The residents of Basta are proud of its history as a “peace village.” The local oral history narrates how Basta was the setting for long and ultimately successful peace negotiations between the warring Patriotic Union of Kurdistan (PUK) and Kurdistan Workers Party (PKK). Kak Bapir’s father was instrumental in getting the two armies to sit down together while the whole village pitched in to cook the food.

There is a long history of conflict in Iraqi Kurdistan. Even in Kak Bapir’s lifetime there have been numerous wars—Iran against Iraq, Ba’athists against Kurds, Kurds against Kurds, US invasion, and bombing campaigns by Iran and Turkey. The bombs are still falling in these Iraqi Kurdish mountain regions, with a deadly blast occurring the day after our visit.

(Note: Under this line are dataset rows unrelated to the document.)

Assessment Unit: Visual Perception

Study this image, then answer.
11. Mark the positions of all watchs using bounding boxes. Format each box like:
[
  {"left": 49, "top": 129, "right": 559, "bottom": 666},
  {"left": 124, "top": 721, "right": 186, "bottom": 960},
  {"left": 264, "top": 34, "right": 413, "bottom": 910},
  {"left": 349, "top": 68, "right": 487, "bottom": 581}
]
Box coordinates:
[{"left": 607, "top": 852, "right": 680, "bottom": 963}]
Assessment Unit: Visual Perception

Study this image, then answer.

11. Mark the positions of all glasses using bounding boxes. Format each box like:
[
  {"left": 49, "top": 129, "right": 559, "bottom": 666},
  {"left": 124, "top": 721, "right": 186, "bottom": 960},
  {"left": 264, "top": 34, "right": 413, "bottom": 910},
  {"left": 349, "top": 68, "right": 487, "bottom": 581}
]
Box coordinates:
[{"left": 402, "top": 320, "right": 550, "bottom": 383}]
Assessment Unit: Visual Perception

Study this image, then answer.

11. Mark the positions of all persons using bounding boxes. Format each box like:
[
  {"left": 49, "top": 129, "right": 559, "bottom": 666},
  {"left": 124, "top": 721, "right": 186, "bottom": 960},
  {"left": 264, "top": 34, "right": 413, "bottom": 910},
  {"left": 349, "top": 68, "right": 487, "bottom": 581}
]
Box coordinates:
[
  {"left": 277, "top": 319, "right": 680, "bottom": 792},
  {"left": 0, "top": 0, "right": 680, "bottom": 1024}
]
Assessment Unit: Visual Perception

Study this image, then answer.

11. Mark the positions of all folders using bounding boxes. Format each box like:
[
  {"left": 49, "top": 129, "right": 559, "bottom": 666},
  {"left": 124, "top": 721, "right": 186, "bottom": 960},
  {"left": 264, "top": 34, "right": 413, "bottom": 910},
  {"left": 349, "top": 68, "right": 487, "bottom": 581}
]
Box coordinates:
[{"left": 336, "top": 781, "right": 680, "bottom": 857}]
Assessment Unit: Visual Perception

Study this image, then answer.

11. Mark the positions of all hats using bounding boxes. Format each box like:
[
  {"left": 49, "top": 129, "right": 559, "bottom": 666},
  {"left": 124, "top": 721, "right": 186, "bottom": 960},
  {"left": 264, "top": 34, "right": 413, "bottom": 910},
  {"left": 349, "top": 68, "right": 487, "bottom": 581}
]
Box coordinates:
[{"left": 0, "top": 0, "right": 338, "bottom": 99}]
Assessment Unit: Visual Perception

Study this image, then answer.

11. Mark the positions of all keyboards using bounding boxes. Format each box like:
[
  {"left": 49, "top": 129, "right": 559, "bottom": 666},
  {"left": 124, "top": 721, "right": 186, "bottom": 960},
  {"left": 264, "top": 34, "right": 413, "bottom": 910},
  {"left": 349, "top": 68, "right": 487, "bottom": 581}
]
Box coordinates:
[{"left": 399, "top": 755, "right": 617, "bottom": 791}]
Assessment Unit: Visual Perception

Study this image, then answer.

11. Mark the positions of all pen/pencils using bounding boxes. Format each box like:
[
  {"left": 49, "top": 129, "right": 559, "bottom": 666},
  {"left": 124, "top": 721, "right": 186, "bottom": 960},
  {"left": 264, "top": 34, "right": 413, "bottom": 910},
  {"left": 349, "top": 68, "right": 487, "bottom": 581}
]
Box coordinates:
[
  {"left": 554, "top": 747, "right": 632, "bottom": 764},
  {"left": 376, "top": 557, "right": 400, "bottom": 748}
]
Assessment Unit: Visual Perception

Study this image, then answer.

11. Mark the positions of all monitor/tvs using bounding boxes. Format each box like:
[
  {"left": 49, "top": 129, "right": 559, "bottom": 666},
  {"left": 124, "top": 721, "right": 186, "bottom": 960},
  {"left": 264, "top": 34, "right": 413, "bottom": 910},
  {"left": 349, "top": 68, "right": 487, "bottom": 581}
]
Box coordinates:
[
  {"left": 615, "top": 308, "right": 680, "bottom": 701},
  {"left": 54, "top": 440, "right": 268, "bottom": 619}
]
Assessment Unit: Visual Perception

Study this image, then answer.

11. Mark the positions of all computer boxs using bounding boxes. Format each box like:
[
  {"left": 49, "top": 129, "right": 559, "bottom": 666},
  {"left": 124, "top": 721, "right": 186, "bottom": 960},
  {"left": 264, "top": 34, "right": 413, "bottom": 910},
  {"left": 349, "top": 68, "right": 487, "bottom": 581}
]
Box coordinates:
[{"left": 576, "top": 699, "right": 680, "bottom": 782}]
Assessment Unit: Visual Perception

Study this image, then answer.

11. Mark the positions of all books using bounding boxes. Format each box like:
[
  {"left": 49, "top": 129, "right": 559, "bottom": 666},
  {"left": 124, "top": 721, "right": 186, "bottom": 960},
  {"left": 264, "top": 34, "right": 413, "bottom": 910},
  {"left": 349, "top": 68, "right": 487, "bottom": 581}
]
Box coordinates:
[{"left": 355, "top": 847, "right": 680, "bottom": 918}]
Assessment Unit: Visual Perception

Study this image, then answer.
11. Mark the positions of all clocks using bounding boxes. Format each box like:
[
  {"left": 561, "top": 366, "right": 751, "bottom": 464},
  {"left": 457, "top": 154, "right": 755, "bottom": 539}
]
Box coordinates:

But the desire and the ability to make peace is ever-present. Even those who experience much war, also carry a long history and depth of experience in making peace. The Kurdish examples of Kak Bapir—developed over generations of sheikhs acting as elders in their communities—are a great testament to that and remind us how much we can all gain from the knowledge held in our various cultures.

But that doesn’t mean peacemaking is easy. In Kak Bapir’s words, “The most important thing is to be honest. A peacemaker can’t be corruptible, and they must always tell the truth, even when it costs you.” These lessons get learned the hard way in Iraqi Kurdistan, where CPT focuses a lot of its work on supporting journalists and activists who are targeted and imprisoned for speaking the truth and denouncing corruption.

The way to peace is full of joy and friendship; but is also slow, complex, and sometimes dangerous—somewhat like the road back from Basta, where stunning views and fresh mountain air mix with blind turns, hair-raising cliff edges, potholes and military checkpoints.

But it’s helpful to know that we don’t travel alone. The desire for peace is buried deep in each of us, and there are many inspirations and lessons to be learned from others on the journey. Peace and peacemaking bring out the best in us, allow for human flourishing and bring people together from across all kinds of divides. Whether in village disputes, standing up to corruption or resisting the military encroachment of neighbouring countries, Kurdistan is full of courageous and creative peacemakers working on a better future.